Monday, September 12, 2011

Of Struts and Chryslers

Two weekends ago I had opportunity to drive my wife's van (a Dodge Grand Caravan), which I don't do very often.  This vehicle is 11 years old, has 155,000 miles on it, and is really starting to show it's age. But it still runs well.  She had been complaining about the front struts not being right and making strange noises, but I had not really driven it to see what she was talking about.

During this drive, which was about an hour of about 80% interstate and 20% surface streets getting to and from the interstate, I couldn't believe how bad it was.  It seemed that every ripple and tar strip in the road was going to bounce me off the road.  I called the mechanic on Tuesday and had it in Wednesday morning first thing.  Well, this began my education in the foibles of Chrysler minivans, circa 1996 to about 2004 (which I think they call "Gen. 2")

Wednesday after lunch the mechanic calls and says that the top strut mount is completely rusted through, and there is no way he can put a strut in there.  This is the spot in behind the wheel well where the top part of the strut attaches to the body/frame of the van.  Of course, I am now having visions of having to purchase a new vehicle for my wife in the next few days.  Then I remember a little tidbit of information I got a couple of months ago.  In my mind this is an example of how God acts in our lives and we don't even notice it.

At that time, we had had several major storms go through in the space of a week or so, and there was some serious water on the road.  My wife had driven home from her mom's after one of these storms, and upon arriving at home told me that the "transmission light" was on, and she was afraid the transmission was failing.  Well, what it really was was the "Check Engine" light, so I took it over to the local auto parts store and had them put their code reader on it to see what was going on.  It was nothing more than an oxygen sensor.  The clerk asked if we had driven it through any water lately (which obviously my wife had during the storms) and said that this was a common thing to happen.  During our conversation he said that he had owned a couple of Grand Caravans and had really liked them, but they had a problem with strut mounts rusting through.  My ears perked up at this and I told him I had a lot of rust on one my mine, and he told me that Chrysler had so many problems with it that they had made a little kit that you could install to fix it fairly cheaply.  Well, I filed that little bit of info away for later use, little knowing that I would need it really soon.  But God did.

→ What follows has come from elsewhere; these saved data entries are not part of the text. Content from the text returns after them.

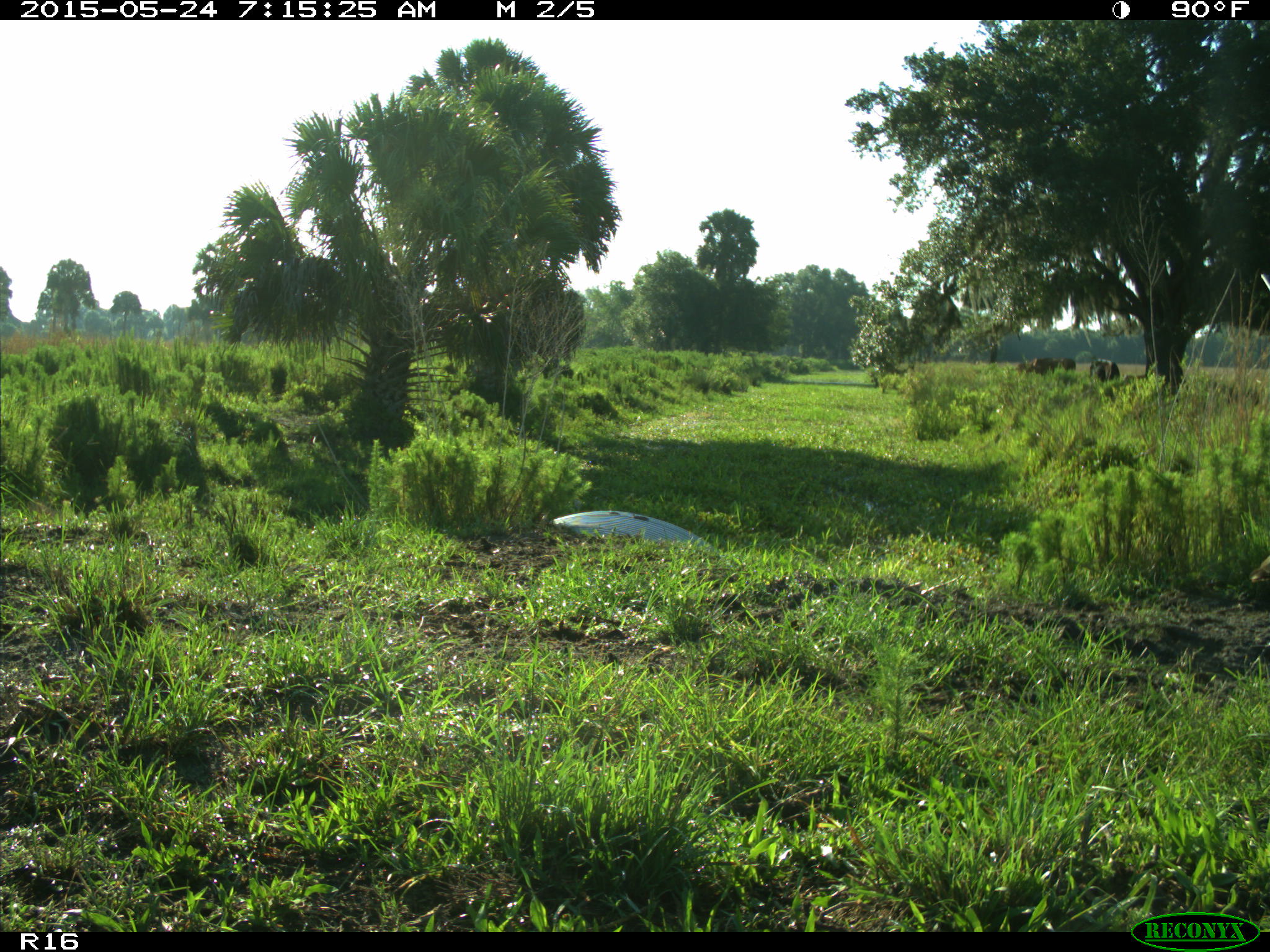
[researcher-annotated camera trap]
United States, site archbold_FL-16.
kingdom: Animalia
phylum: Chordata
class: Mammalia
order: Artiodactyla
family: Bovidae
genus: Bos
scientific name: Bos taurus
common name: domestic cow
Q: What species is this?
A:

So, back to the present, I mention this to my mechanic, and he says he will look into it, and lo and behold the dealer has a kit and so he is going to go ahead and see if it will work.  A day and a half later, after installing the repair kit (which he said worked better than he though it was going to), two new struts (completely shot, fluid completely out of them), a new tie rod on one side, and $1500, my 11 year old van now rides and handles like it's almost new again!  And I'm not making another car payment for the next 4 years!

On Saturday, wife goes out to a friend's house.  She gets back around midnight, and tells me "the (power) window won't close on the passenger side door".  Well, I wasn't going to go out at midnight to try to fix it.  We have already had trouble with these windows, and the drivers side doesn't work at all, but now the other window is stuck in the full down position.  So the next day after church I get on the internet and start searching, and wouldn't you know, Chrysler has had window motor problems with their minivans for a long time as well.  Indications are that it is a problem with the brushes in the motor, but of course you can't just buy the brushes, you have to buy the whole motor.  But I also found out that if you hold the switch in the "up" position while slamming the door, the window will move.  This did, in fact, work, and I was able to get the window up from the fully down and inside the door position to where I could pull it up and help the motor.  Banging on the motor with the handle of a screwdriver helped as well, and I got the window up.  So now the van is drivable in all weather conditions, not just when there is no rain in the forecast!

All I had to spend for that one was about $3.00 for the little door panel fasteners to get the inner panel put back on.

My conclusion is that cars are a pain, but I'm glad I don't have to walk to work.